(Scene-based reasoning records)
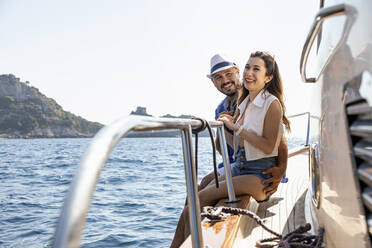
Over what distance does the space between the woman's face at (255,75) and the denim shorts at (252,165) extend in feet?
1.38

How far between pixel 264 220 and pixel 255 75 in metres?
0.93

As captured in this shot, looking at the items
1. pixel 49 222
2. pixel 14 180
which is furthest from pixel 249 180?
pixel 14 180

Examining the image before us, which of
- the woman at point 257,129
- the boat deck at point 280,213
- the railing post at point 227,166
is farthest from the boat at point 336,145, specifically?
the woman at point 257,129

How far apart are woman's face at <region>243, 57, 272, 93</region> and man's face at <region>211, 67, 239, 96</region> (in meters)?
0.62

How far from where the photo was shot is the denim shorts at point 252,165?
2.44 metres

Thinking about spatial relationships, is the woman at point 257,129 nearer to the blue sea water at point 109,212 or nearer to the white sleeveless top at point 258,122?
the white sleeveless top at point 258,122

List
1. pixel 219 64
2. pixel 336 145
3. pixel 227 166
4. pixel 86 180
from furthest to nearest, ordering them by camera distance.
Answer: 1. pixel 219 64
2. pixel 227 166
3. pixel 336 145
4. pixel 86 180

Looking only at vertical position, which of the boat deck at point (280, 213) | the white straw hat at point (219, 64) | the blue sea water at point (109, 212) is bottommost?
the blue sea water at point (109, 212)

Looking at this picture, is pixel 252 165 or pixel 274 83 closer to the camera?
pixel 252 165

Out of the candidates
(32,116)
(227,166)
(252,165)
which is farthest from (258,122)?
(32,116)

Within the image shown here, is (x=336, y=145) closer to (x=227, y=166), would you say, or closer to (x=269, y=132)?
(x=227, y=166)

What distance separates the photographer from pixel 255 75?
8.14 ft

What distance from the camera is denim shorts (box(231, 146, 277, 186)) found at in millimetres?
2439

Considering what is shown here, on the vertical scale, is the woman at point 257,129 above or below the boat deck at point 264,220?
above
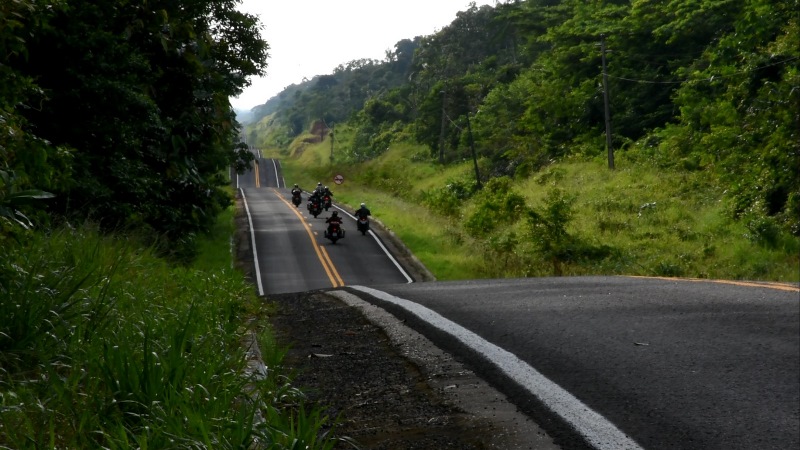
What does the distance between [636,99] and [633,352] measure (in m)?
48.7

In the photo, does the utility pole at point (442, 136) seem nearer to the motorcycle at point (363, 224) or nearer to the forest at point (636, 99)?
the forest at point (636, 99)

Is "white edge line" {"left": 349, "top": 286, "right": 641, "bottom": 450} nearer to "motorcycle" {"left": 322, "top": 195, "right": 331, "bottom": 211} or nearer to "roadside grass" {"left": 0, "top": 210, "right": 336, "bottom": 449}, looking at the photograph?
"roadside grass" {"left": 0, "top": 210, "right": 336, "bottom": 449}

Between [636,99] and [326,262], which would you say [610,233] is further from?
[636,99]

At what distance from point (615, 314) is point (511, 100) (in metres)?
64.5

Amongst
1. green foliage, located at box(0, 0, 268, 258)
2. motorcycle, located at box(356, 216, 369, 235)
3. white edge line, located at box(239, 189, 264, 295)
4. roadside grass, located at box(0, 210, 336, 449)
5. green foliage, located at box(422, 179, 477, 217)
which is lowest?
* * *
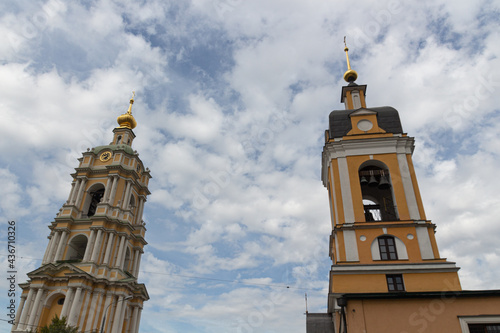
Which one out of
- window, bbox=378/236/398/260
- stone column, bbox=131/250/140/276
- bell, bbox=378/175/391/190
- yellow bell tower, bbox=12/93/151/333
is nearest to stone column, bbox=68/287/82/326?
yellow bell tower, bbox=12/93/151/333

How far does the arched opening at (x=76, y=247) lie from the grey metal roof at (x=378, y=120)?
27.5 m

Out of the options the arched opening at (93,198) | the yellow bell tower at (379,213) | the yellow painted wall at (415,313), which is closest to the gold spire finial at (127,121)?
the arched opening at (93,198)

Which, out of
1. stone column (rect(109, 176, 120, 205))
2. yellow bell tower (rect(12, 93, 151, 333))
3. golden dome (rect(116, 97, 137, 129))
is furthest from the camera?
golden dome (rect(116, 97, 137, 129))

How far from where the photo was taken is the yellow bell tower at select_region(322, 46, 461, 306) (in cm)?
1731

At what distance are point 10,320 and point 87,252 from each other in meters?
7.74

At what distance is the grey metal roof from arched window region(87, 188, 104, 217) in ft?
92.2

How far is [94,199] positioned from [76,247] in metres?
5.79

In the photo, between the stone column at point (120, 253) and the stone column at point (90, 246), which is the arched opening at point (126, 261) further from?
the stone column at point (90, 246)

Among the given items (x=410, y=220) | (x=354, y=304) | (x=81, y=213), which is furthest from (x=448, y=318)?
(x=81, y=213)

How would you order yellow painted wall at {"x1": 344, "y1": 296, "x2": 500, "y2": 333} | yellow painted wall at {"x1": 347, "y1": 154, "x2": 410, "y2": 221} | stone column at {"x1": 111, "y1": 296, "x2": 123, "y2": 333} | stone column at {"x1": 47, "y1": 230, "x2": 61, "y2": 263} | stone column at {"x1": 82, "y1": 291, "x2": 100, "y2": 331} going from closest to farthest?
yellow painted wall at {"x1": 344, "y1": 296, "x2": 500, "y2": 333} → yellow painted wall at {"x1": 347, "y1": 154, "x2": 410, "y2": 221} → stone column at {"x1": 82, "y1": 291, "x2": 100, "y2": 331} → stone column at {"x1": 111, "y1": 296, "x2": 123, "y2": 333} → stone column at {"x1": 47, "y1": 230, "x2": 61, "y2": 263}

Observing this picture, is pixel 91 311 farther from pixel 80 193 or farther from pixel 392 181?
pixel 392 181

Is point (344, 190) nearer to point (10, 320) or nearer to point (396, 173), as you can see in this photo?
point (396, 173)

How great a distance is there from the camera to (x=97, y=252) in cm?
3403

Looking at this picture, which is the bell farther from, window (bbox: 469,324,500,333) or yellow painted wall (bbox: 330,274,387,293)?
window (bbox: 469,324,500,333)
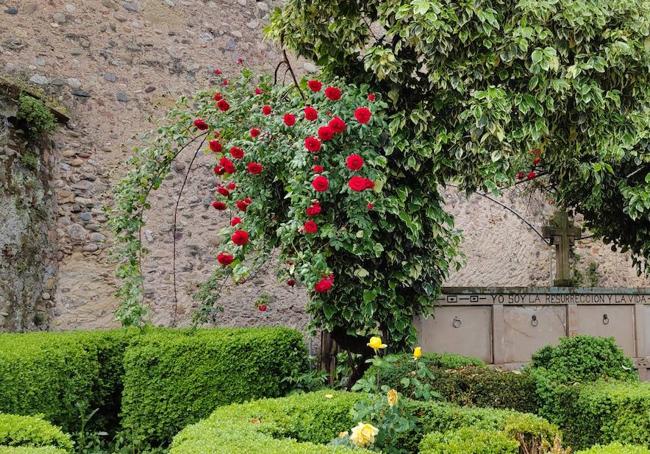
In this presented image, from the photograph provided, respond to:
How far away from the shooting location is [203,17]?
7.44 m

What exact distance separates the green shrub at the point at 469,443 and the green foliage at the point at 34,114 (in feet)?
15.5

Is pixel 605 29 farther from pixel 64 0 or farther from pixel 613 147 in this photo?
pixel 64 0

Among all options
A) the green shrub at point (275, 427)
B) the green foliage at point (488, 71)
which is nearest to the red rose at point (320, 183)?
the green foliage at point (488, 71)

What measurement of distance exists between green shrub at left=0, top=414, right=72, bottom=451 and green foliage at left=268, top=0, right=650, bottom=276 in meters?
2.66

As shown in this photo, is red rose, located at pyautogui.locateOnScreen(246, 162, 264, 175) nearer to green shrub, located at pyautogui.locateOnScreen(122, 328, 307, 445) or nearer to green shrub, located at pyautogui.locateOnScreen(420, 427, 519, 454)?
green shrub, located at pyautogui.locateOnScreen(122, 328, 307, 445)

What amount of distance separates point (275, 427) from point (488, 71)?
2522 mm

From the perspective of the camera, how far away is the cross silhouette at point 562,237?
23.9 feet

GIVEN EXERCISE: Show each line above that contains the word "camera".

ANSWER FOR THE TASK:
from furthest to nearest, ordering them by camera distance.
Looking at this picture, is pixel 252 165 or pixel 274 83 closer to the camera?
What distance from the camera is denim shorts (box(231, 146, 277, 186)) found at in millimetres?
is furthest from the camera?
How great a distance is there from the camera to (x=97, y=252) in cm?
From the perspective of the camera, how far away is the cross silhouette at point 562,237?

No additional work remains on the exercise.